Rising Fellows is part of Bridgewater's broader push to increase diversity within its own ranks and within financial services in general. The industry has long been majority white and male, especially at the top. And like many industries across corporate America, financial services has recently faced calls to reckon with the barriers that professionals who aren't cisgender white males can face.

A 2019 report from the Alternative Investment Management Association (coauthored by former Bridgewater co-CEO Eileen Murray) indicated that women made up about half the average hedge-fund firm's investor-relations and marketing teams — but just 10% of its investment staff. Women made up about 12% of senior staff at US hedge funds, the report found.

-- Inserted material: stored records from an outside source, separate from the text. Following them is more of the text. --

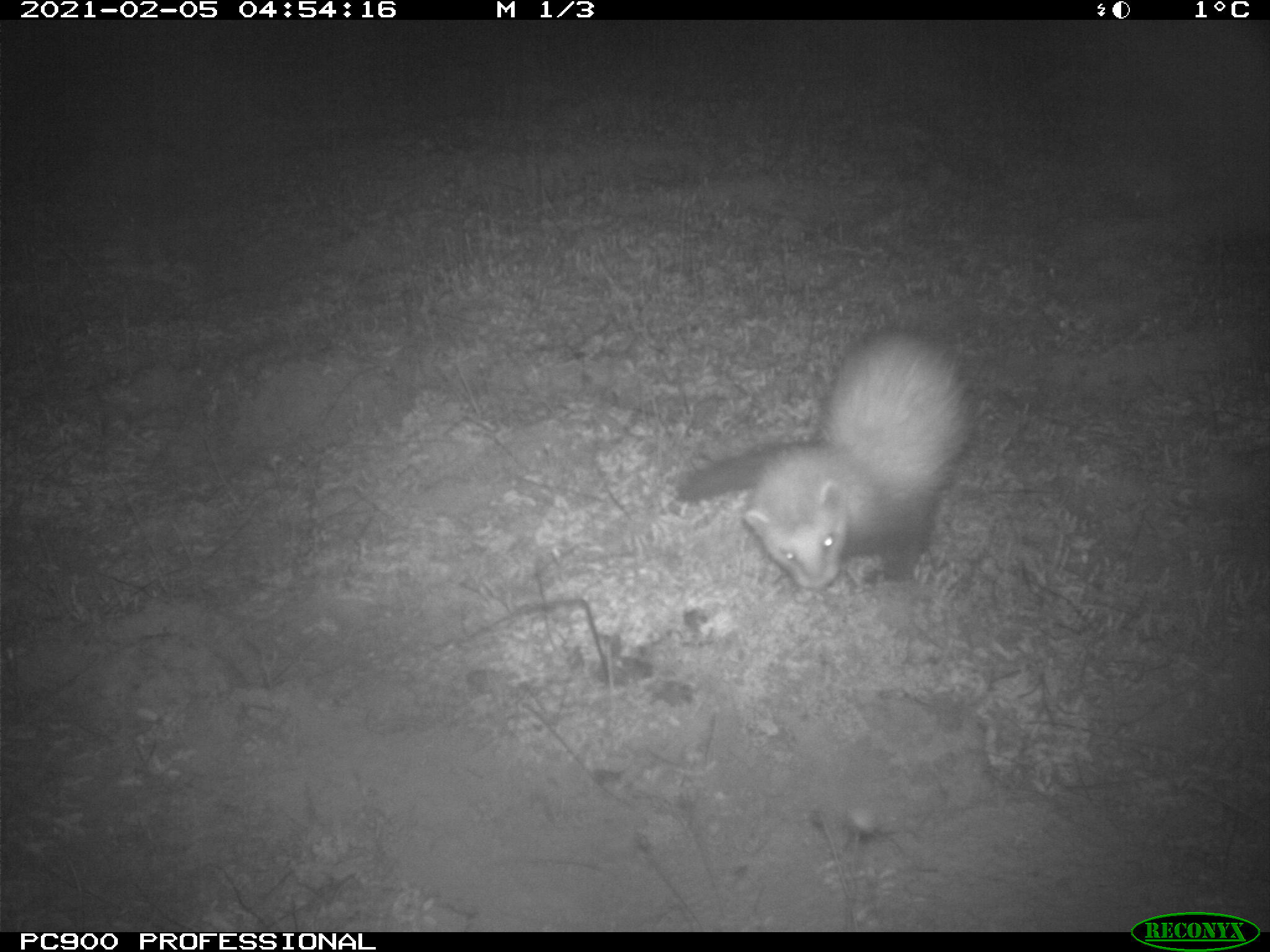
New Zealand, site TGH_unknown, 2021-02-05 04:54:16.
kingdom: Animalia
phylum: Chordata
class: Mammalia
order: Carnivora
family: Mustelidae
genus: Mustela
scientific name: Mustela furo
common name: ferret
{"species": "ferret (Mustela furo)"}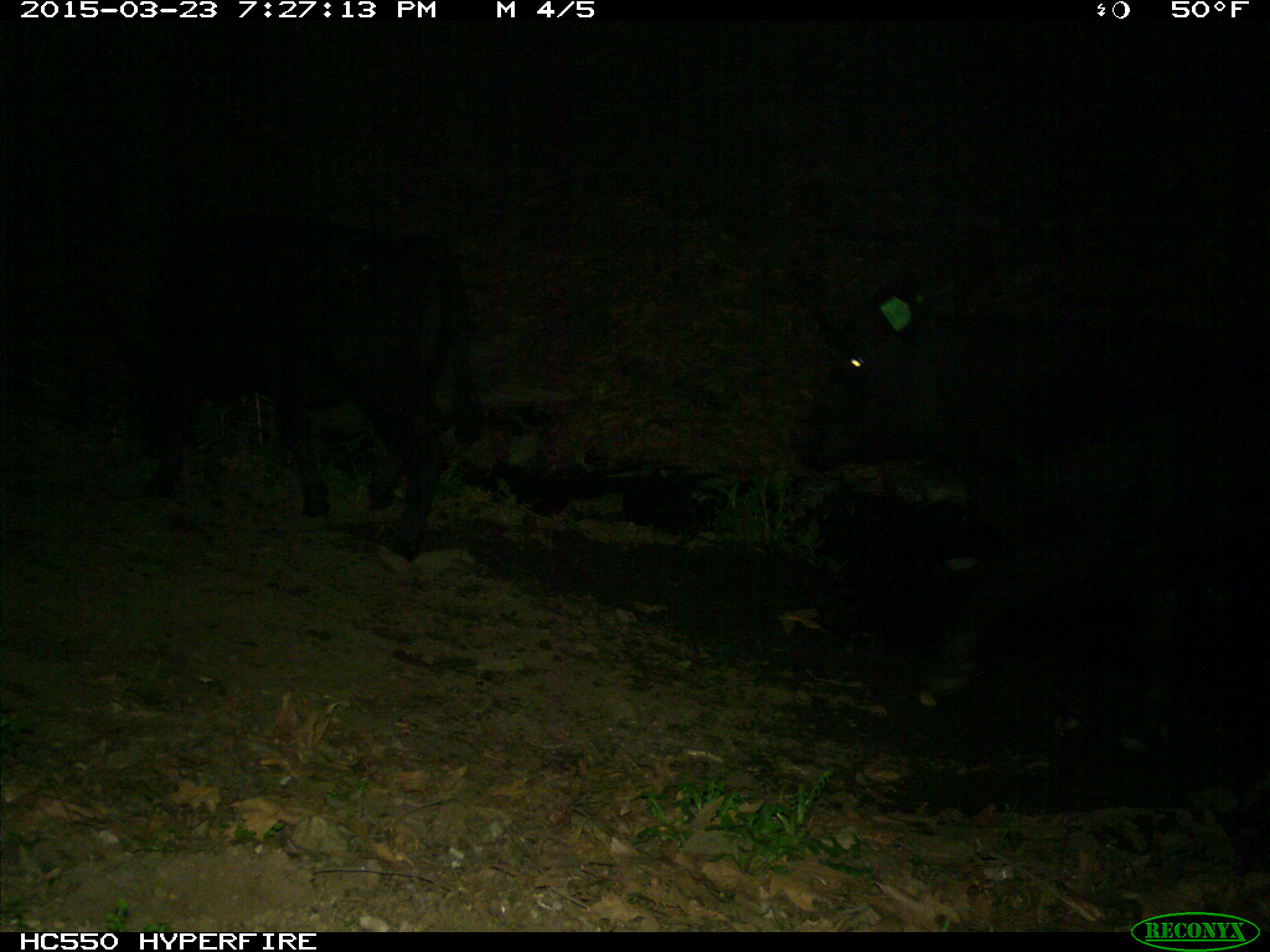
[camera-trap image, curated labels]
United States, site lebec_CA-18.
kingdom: Animalia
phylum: Chordata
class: Mammalia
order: Artiodactyla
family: Bovidae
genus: Bos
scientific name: Bos taurus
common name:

Recently some of the world's biggest hedge funds have launched programs to address these gaps. BlackRock created the Founders Scholarship in the US, which offers internships and scholarships to students from underrepresented backgrounds who have shown strong leadership capabilities. And Man Group runs the "Paving the Way" campaign to encourage diverse talent to apply for positions in the investment industry.

According to Bridgewater's website, 46% of its employees are white men. The hedge fund is 36% women and 27% minorities, which includes Black and African American, Hispanic and Latino, and Asian employees. Bowser, who is Black, said increasing diversity was part of building a true "idea meritocracy," the term Bridgewater founder Ray Dalio uses to describe an environment where people disagree thoughtfully and ultimately reach better outcomes than they could individually. "That's rooted in bringing lots of diverse perspectives together," Bowser said.

Bridgewater will evaluate the success of the Rising Fellows program based on factors such as student feedback and whether Bridgewater's clients are able to find candidates for their internship opportunities.

Bridgewater's other diversity and inclusion initiatives include a partnership with women's college Barnard to financially support studying economics, math, statistics, and computer science.

Helping ambitious students make informed career decisions

Bowser graduated from the Wharton School of the University of Pennsylvania nearly 40 years ago. Since then, he's built a successful career in financial services, moving from Citigroup to UBS to Bridgewater, where he was previously a cohead of the Americas region.

At the same time, Bowser has sought opportunities to cultivate diversity, equity, and inclusion across corporate America. He's on the board of the Black Hedge Fund Professionals Network and the Robert Toigo Foundation, which helps underrepresented talent advance into leadership positions.

Bowser is most interested in more evenly spreading career opportunities. Bowser said he was a good student at Wharton — but didn't know what a hedge fund was.

He attributes his subsequent career rise in part to the mentorship and sponsorship he received. In a 2020 interview with the Wharton professor Stephanie Creary, Bowser said a former corporate secretary of Citigroup gave him his first job in finance, where he learned how the business worked and forged relationships with senior executives. Eventually, Bowser was able to ascend the ranks at Citigroup and land a job at Bridgewater.

Bowser told Insider: "I want to be a part of the effort to make sure that kind of opportunity, that type of engagement, that type of advancement is spread out and is available to everybody — including people who have typically been less represented in this industry."